Mme MANTEAUX et M. SAUNIER, Conseillers.
Greffier : Melle Leila ZAIT, Greffier, lors des débats et du prononcé de la décision.
DEBATS :
En application des dispositions des articles 805 et 907 du code de procédure civile, l’affaire a été débattue le 20 mars 2025, en audience publique, les avocats ne s’y étant pas opposés devant Madame Bénédicte MANTEAUX, conseiller, qui a fait un rapport oral de l’affaire avant les plaidoiries.

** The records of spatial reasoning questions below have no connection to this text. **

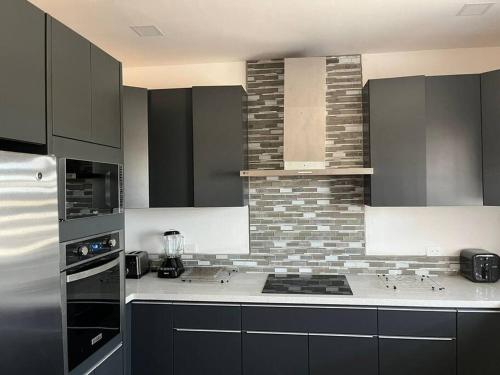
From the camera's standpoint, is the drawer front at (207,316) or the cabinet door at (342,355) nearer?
the cabinet door at (342,355)

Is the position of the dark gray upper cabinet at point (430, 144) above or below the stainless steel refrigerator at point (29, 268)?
above

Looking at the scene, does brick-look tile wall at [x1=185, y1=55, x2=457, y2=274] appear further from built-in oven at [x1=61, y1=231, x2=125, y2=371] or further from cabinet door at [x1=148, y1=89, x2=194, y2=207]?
built-in oven at [x1=61, y1=231, x2=125, y2=371]

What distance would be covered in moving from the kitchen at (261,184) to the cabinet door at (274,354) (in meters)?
0.01

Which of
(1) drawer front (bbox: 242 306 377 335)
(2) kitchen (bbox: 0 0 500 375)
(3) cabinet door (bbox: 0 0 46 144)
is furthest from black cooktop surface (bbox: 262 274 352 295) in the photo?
(3) cabinet door (bbox: 0 0 46 144)

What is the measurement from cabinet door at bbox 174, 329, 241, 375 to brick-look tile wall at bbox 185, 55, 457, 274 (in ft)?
2.35

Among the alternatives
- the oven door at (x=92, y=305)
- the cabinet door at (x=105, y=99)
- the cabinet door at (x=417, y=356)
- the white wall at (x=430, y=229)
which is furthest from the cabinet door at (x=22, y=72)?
the white wall at (x=430, y=229)

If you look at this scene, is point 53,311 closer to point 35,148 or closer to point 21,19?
point 35,148

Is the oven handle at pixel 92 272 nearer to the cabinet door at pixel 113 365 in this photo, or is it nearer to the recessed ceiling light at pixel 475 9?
the cabinet door at pixel 113 365

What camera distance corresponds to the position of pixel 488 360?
2271 millimetres

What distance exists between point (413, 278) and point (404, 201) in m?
0.61

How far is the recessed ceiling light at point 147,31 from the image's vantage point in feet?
8.02

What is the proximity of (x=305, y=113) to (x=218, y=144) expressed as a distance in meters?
0.67

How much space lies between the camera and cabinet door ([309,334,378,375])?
92.7 inches

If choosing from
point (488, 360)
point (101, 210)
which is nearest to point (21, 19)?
point (101, 210)
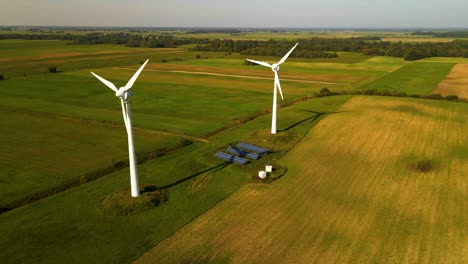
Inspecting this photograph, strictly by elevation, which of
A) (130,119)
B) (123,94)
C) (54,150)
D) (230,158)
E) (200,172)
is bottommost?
(200,172)

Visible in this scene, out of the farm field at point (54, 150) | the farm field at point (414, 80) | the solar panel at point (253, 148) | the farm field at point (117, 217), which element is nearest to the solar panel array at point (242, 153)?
the solar panel at point (253, 148)

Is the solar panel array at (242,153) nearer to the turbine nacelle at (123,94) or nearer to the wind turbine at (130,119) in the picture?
the wind turbine at (130,119)

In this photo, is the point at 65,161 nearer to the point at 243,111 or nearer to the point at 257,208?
the point at 257,208

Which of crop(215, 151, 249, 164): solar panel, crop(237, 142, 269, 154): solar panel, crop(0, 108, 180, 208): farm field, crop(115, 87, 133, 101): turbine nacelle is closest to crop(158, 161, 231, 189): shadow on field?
crop(215, 151, 249, 164): solar panel

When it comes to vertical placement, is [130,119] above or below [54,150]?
above

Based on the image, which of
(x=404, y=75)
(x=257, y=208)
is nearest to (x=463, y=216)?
(x=257, y=208)

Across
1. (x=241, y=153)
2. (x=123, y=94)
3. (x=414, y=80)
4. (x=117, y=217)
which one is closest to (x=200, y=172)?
(x=241, y=153)

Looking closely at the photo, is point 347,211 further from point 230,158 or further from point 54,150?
point 54,150
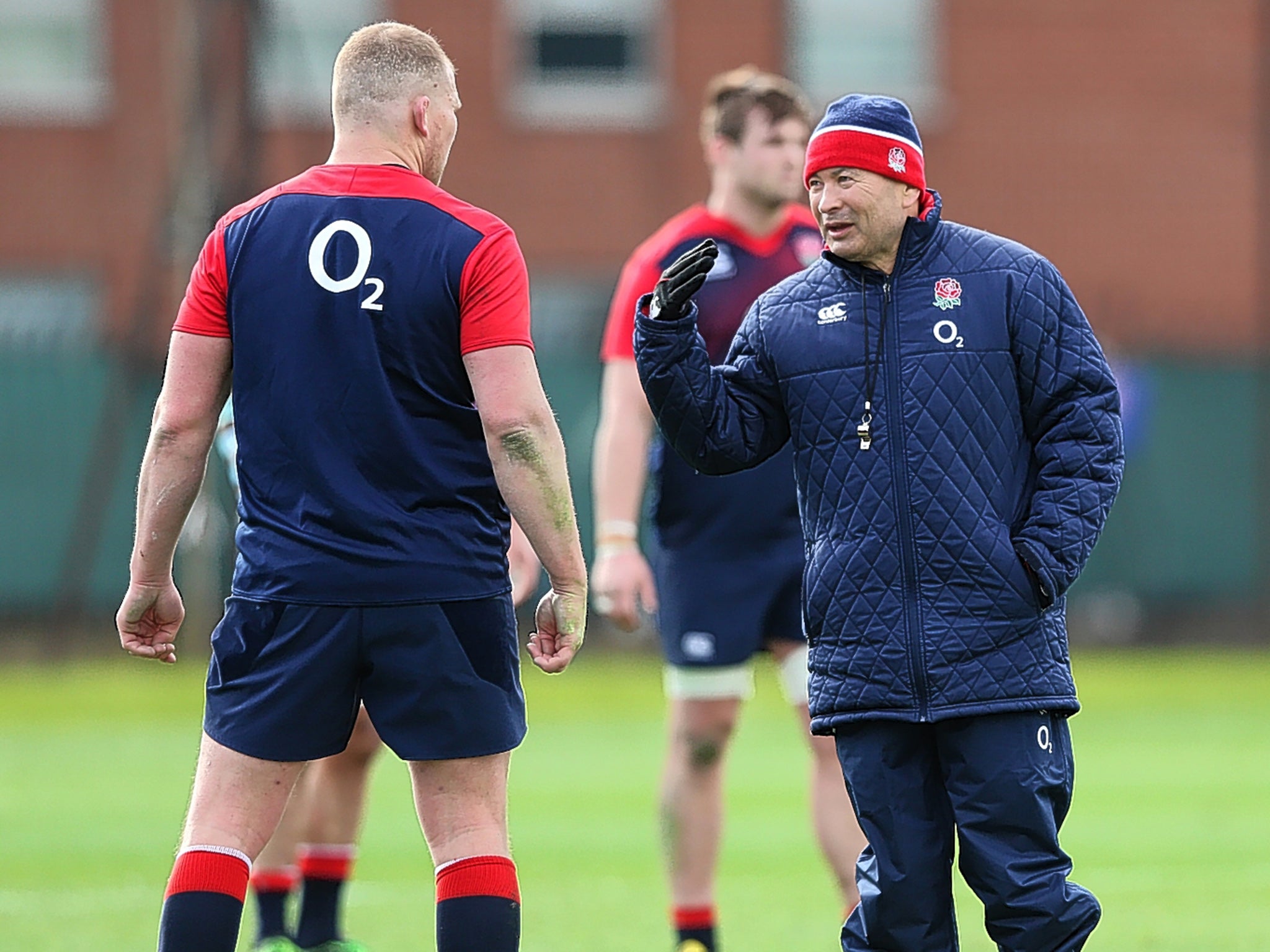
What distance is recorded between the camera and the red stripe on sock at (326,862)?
6535mm

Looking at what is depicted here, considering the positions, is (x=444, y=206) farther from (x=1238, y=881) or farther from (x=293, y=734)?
(x=1238, y=881)

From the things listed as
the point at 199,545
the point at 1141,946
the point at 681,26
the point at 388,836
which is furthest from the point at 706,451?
the point at 681,26

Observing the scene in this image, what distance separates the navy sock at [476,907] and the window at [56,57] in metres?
21.1

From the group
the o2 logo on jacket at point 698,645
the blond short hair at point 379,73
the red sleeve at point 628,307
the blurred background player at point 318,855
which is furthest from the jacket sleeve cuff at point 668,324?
the o2 logo on jacket at point 698,645

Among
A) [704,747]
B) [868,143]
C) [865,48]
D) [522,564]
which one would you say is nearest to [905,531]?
[868,143]

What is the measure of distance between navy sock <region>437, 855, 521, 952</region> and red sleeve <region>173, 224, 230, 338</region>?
135 centimetres

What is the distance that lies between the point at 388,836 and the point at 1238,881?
3.98 metres

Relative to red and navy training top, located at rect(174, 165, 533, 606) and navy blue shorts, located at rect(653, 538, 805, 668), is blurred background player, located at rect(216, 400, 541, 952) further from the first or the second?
red and navy training top, located at rect(174, 165, 533, 606)

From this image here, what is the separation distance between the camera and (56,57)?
2470 centimetres

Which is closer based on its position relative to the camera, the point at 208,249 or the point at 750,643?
the point at 208,249

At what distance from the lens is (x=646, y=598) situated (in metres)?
7.30

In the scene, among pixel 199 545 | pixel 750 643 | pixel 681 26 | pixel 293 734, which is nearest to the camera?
pixel 293 734

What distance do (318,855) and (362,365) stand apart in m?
2.19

Ce magistrat a rendu compte des plaidoiries dans le délibéré de la cour.
L’affaire oppose :
PARTIES EN CAUSE :
APPELANTE
S.A. CREATIS
RCS de Lille Métropole n° 419 446 034
sise [Adresse 4] / FRANCE
Représentée par Me Adrien MAIROT de la SCP LETONDOR – MAIROT – GEERSSEN, avocat au barreau de JURA
ET :
INTIMÉS
Madame [Z] [J]
née le [Date naissance 2] 1990 à [Localité 5], demeurant [Adresse 3]
Défaillante, à qui la déclaration d’appel a été signifiée le 03 mai 2024 à son dernier domicile connu.
Monsieur [U] [M]
né le [Date naissance 1] 1989 à [Localité 5], demeurant [Adresse 3]
Défaillant, à qui la déclaration d’appel a été signifiée le 17 mai 2024 à son dernier domicile connu.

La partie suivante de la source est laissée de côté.